# [TEXT]
Die großartig aufspielende Isabelle Hubert zeigt sich als Frau, die sich eben nicht durch Gewalt beugsam macht. Durch ihre Biografie hat sich Michèle bereits ausgiebig mit der Opferrolle auseinandersetzen müssen und dieses Mal will sie sich dieser nicht einfach fügen. Der Moment ihrer Vergewaltigung bedeutet den Moment der Auseinandersetzung mit der Flexibilität von Opfer- und Täterrollen. Und sie, als (prototypisch schwache) Frau, will diese Auseinandersetzung gestalten. Gerade darin ist ihre Härte, Unerbittlichkeit begründet, die manchen Zuschauer sicher verschrecken, vielleicht sogar entlarven wird, der sich lieber ein fügsames Vergewaltigungsopfer gewünscht hätte, dem schlicht Mitleid zu wünschen ist. Aber das ist hier sicher nicht zu haben und so bohrt der Film tief in die Substanz.
Dass "Elle" dabei zu keiner psychologisch durchgeplanten Sache wird, zeichnet den Film aus, bringt ihn aber auch ins Straucheln. Die vielen Leerstellen in der Motivation der Figuren, deren Rätselhaftigkeit sind ohne Frage faszinierend. Und überhaupt ist es nur angemessen, so etwas irrational Heftiges wie eine Vergewaltigung nicht schlicht zu erklären. Nicht zuletzt erhält der Film so auch genügend Raum, um sich in schwärzestem Humor zu ergehen - eine derbe Abrechnung gen Lügen und Fadscheinigkeit des psychopathisch-verlogenen Bürgers. Andererseits verliert "Elle" in seiner rücksichtslosen Rasanz und Zuspitzung bisweilen die Nachvollziehbarkeit, gerade manch plötzlicher Schicksalsschlag (Tode, Unfall) wirkt deutlich aufgesetzt. Hier reicht Verhoeven das inhärente Groteske seines Films wohl nicht. Nur gefährdet er den düsteren Plot damit in seiner Ernsthaftigkeit und Bedrohlichkeit. Aber ist das auch nicht wieder mutig? Ein bisschen derbes Exploitationgehabe im sonst so clean-dramatischen Arthouse? "Elle" bleibt Konfrontation.

# [AUSGELESENE ANGABEN]
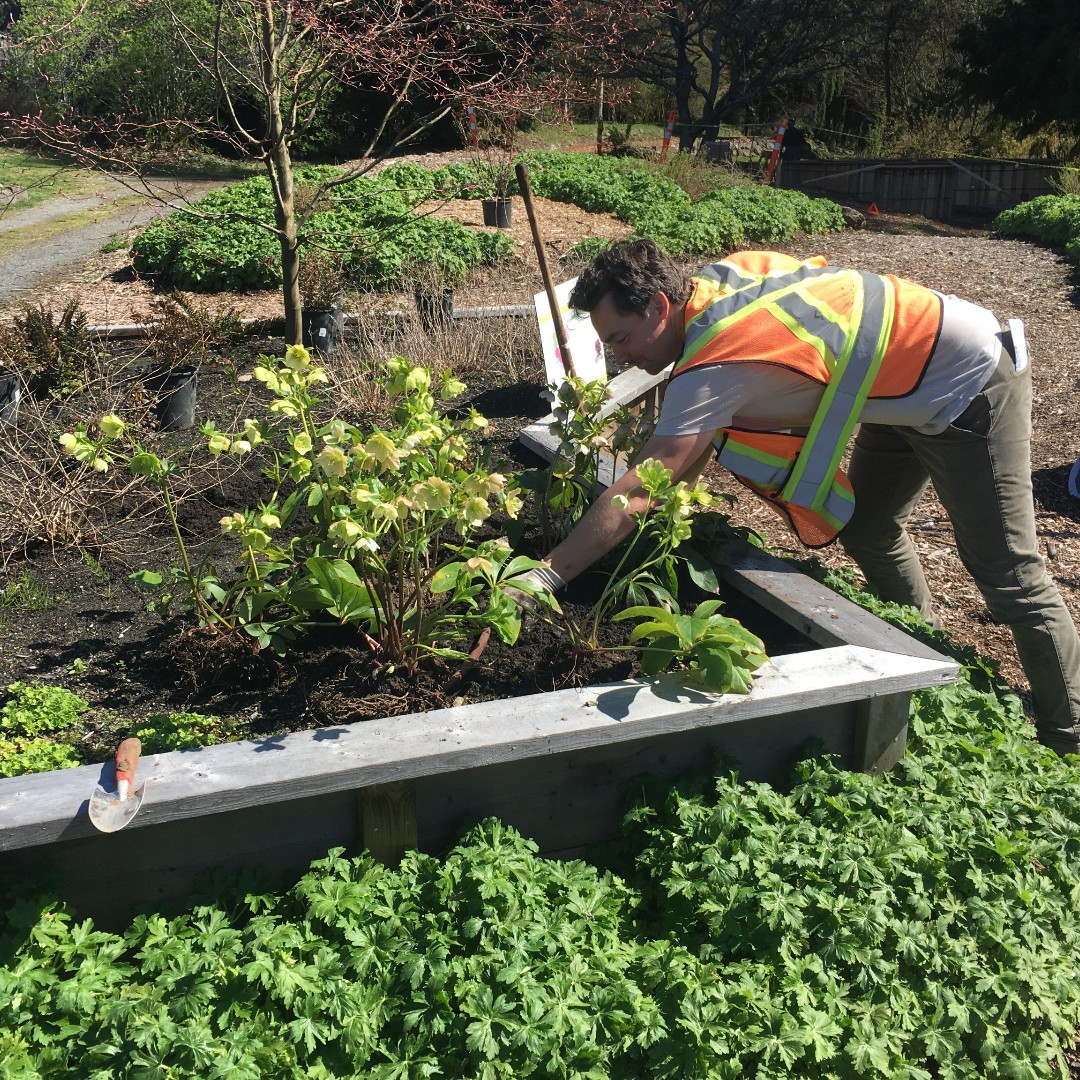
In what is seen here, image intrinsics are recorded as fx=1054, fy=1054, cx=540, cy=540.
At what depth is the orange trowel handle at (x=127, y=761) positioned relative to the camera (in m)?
2.21

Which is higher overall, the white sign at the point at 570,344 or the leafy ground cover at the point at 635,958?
the white sign at the point at 570,344

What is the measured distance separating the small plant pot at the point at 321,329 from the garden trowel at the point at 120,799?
482 centimetres

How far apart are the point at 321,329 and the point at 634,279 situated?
13.9 ft

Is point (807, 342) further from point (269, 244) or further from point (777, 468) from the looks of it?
point (269, 244)

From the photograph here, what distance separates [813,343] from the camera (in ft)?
9.92

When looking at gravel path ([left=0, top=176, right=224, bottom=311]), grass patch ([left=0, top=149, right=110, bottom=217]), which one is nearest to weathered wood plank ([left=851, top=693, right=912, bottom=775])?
gravel path ([left=0, top=176, right=224, bottom=311])

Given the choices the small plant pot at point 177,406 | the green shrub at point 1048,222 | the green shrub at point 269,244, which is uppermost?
the small plant pot at point 177,406

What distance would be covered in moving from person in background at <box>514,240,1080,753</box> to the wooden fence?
1878cm

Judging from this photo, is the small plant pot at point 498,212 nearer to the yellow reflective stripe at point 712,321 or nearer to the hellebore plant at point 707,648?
the yellow reflective stripe at point 712,321

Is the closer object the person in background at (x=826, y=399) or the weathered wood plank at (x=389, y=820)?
the weathered wood plank at (x=389, y=820)

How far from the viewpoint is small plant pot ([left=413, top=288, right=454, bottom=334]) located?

# [DIE AUFGABEN]
1) Schreib aus der Filmkritik den Abschnitt von „Die großartig aufspielende“ bis einschließlich „in die Substanz.“ wortgetreu ab.
2) Beantworte zur Filmkritik diese Fragen:
(a) Für welche Art von Humor hat der Film laut der Filmkritik genügend Raum?
(b) Welche plötzlichen Schicksalsschläge wirken laut der Filmkritik deutlich aufgesetzt?
(c) Wessen Film ist „Elle“ laut der Filmkritik?

# [ANTWORTEN NACHEINANDER]
1)
Die großartig aufspielende Isabelle Hubert zeigt sich als Frau, die sich eben nicht durch Gewalt beugsam macht. Durch ihre Biografie hat sich Michèle bereits ausgiebig mit der Opferrolle auseinandersetzen müssen und dieses Mal will sie sich dieser nicht einfach fügen. Der Moment ihrer Vergewaltigung bedeutet den Moment der Auseinandersetzung mit der Flexibilität von Opfer- und Täterrollen. Und sie, als (prototypisch schwache) Frau, will diese Auseinandersetzung gestalten. Gerade darin ist ihre Härte, Unerbittlichkeit begründet, die manchen Zuschauer sicher verschrecken, vielleicht sogar entlarven wird, der sich lieber ein fügsames Vergewaltigungsopfer gewünscht hätte, dem schlicht Mitleid zu wünschen ist. Aber das ist hier sicher nicht zu haben und so bohrt der Film tief in die Substanz.

2)
(a) Für schwärzesten Humor.
(b) Tode und ein Unfall.
(c) Verhoevens.